Thanks to modern design, a number of us in Clovis have our own swimming pools. For somewhere between $100 and $200 you can get one of these plastic contraptions that are anywhere from 12 to 18 feet across and as much as 3 1/2 feet deep. To keep microscopic critters and algae from growing in the thing you spend a little more money on chemicals and filters. Then you get to play “pool boy” by skimming and vacuuming the thing.
I did not develop a pool boy physique, however.
I was skeptical at first about having the pool, after all I was born sleepy and hungry and a pool meant more work around the house. It’s been worth it, though. After a hot summer day, just slinking into the cool water is a joy.

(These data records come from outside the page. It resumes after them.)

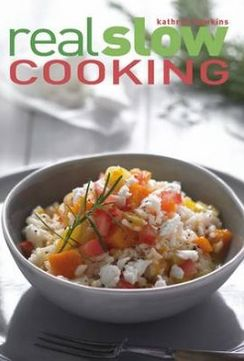 Real Slow Cooking: How to Get the Most Out of Your Slow Cooker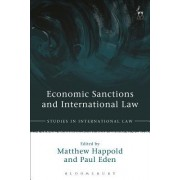 Economic Sanctions and International Law: Law and Practice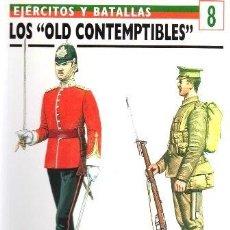 Libros de segunda mano: LOS OLD CONTEMPTIBLES. EJERCITOS Y BATALLAS Nº 8 - BARTHORP, MICHAEL - A-GUE-2428. Lote 171356008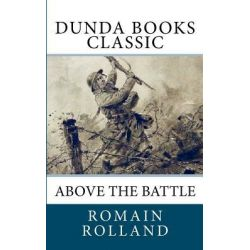Above the Battle by Romain Rolland, 9781463785499.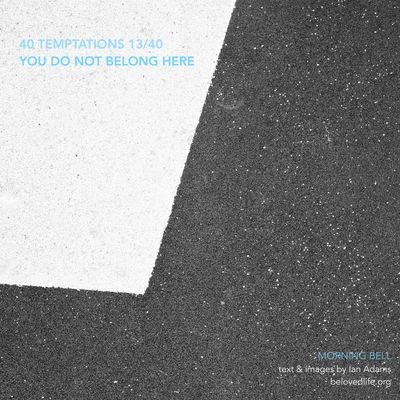 no 13 in 40Temptations series - taunts whose truth may hurt, but may also be a gift revealing a deeper reality Stillness Prayer Contemplation Lent Lent 2016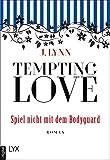 Tempting Love - Spiel nicht mit dem Bodyguard (Gamble Brothers 3)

I remembered that staying cool in the summertime has always been kind of a preoccupation of mine. Actually I’ve always wanted a back-yard pool.
It started when I was a little boy. There’s a picture of me sitting in a tub in my grandmother’s back yard. Not long after that picture was taken, I dug a big hole in the back yard and filled it with water. This was while my grandmother was relaxing in front of the TV, smoking a Raleigh cigarette and watching her soaps.
By the time she saw what I had done I had made my “pool” into a fine mud hole with most of the mud all over me. She yelled at me in a voice I hadn’t heard before. I’d say it was the tone you use at the family dog after it’s eaten the Thanksgiving turkey.
Growing up there were public pools to jump in on a hot summer day, along with state parks, rivers and creeks. One of my favorite summertime things was to go tubing: Take a big truck tire inner tube and go drifting down a river, maybe with a cooler stuck inside another inner tube and tied to mine so as not to lose the valuable cargo.
As time went on I’d shy away from public pools as they seemed to be dens of suntan oil, puffed up bravado and giggling kids hunkered down in the corner of the pool.
They were giggling and hunkered down in the corner because they were adding some liquid of their own to the pool water. I recognized this because I had done this myself as a kid.
Then I had kids of my own, with their inflatable pool. After they’d gone inside I’d lower myself in and splash water over myself, kind of like a beached whale. The kids (and the wife) were not amused.
Over the years I’ve known a few folks who’ve had their own in-ground pools. The one my brother has is a well maintained piece of work. The water is crystal clear, and even though he said it had chlorine in it, I couldn’t tell. To keep it clean there’s this device that looks like a giant worm that’s hooked to the side. It stays in constant motion. If you’re not careful it’ll eat your shorts.
I thought it’d be years in the future before I could afford my own pool. Modern plastics and the Chinese changed that.
At the end of a long hot day it sure is nice floating in my own back-yard pool.